◆ **Page excerpt**:
---

Re: logical decoding and replication of sequences, take 2

Поиск
Список
Период
Сортировка
От Tomas Vondra
Тема Re: logical decoding and replication of sequences, take 2
Дата
Msg-id c6a08e9d-7b08-76d4-197d-fab54039ed91@enterprisedb.com
обсуждение исходный текст
Ответ на RE: logical decoding and replication of sequences, take 2  ("Hayato Kuroda (Fujitsu)" <kuroda.hayato@fujitsu.com>)
Ответы RE: logical decoding and replication of sequences, take 2  ("Hayato Kuroda (Fujitsu)" <kuroda.hayato@fujitsu.com>)
Список pgsql-hackers

On 12/1/23 12:08, Hayato Kuroda (Fujitsu) wrote:
> Dear Tomas,
> 
>> I did some micro-benchmarking today, trying to identify cases where this
>> would cause unexpected problems, either due to having to maintain all
>> the relfilenodes, or due to having to do hash lookups for every sequence
>> change. But I think it's fine, mostly ...
>>
> 
> I did also performance tests (especially case 3). First of all, there are some
> variants from yours.
> 
> 1. patch 0002 was reverted because it has an issue. So this test checks whether
>    refactoring around ReorderBufferSequenceIsTransactional seems really needed.

FWIW I also did the benchmarks without the 0002 patch, for the same
reason. I forgot to mention that.

> 2. per comments from Amit, I also measured the abort case. In this case, the
>    alter_sequence() is called but the transaction is aborted.
> 3. I measured with changing number of clients {8, 16, 32, 64, 128}. In any cases,
>    clients executed 1000 transactions. The performance machine has 128 core so that
>    result for 128 clients might be saturated.

---

◆ **Given data**:

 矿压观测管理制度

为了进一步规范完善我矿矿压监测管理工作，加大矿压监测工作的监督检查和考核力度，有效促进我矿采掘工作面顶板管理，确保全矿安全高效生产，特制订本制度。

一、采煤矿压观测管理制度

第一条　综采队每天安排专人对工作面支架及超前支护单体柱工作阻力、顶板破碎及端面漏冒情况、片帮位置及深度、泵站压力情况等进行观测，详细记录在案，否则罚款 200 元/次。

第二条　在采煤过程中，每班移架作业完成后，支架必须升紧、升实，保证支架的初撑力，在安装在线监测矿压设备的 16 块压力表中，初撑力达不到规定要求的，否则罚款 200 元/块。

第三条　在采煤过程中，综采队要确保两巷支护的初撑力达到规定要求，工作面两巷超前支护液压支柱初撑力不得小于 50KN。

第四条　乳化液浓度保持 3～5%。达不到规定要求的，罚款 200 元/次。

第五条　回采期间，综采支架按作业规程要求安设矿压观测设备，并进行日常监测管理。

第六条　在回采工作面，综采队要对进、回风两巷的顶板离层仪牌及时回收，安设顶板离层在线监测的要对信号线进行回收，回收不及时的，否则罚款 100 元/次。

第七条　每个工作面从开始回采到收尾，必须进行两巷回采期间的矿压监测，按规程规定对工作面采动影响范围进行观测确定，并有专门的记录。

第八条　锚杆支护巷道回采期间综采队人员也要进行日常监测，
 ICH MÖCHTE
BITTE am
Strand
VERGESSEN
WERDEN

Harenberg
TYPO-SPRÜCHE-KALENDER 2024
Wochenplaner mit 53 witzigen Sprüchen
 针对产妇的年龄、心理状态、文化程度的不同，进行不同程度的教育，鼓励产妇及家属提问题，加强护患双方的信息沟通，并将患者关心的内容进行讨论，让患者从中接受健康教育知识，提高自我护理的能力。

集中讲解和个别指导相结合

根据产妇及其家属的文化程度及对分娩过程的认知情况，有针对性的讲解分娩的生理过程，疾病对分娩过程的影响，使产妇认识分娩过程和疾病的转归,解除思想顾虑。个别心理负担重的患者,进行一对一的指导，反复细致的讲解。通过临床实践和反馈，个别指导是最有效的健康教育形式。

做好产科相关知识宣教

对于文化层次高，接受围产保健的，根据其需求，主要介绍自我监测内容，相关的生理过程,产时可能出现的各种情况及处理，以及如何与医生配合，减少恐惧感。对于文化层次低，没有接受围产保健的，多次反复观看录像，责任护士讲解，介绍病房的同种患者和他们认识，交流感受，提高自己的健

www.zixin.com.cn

---

◆ **Assignment 1**:
In the mailing-list thread on replicating sequences, why might the result for 128 clients be saturated? Answer in one to three sentences.
◆ **Assignment 2**:
Proceed with the mailing-list thread on replicating sequences, starting right after its last line.
The records are separate material, apart from the mailing-list thread on replicating sequences.

◆ **Exercise output 1**:
The performance machine has 128 cores. So with 128 clients, the result might be saturated.

◆ **Exercise output 2**:
> 4. a short sleep (0.1s) was added in alter_sequence(), especially between
>    "alter sequence" and nextval(). Because while testing, I found that the
>    transaction is too short to execute in parallel. I think it is reasonable
>    because ReorderBufferSequenceIsTransactional() might be worse when the parallelism
>    is increased.
> 
> I attached one backend process via perf and executed pg_slot_logical_get_changes().
> Attached txt file shows which function occupied CPU time, especially from
> pg_logical_slot_get_changes_guts() and ReorderBufferSequenceIsTransactional().
> Here are my observations about them.
> 
> * In case of commit, as you said, SnapBuildCommitTxn() seems dominant for 8-64
>   clients case.
> * For (commit, 128 clients) case, however, ReorderBufferRestoreChanges() waste
>   many times. I think this is because changes exceed logical_decoding_work_mem,
>   so we do not have to analyze anymore.
> * In case of abort, CPU time used by ReorderBufferSequenceIsTransactional() is linearly
>   longer. This means that we need to think some solution to avoid the overhead by
>   ReorderBufferSequenceIsTransactional().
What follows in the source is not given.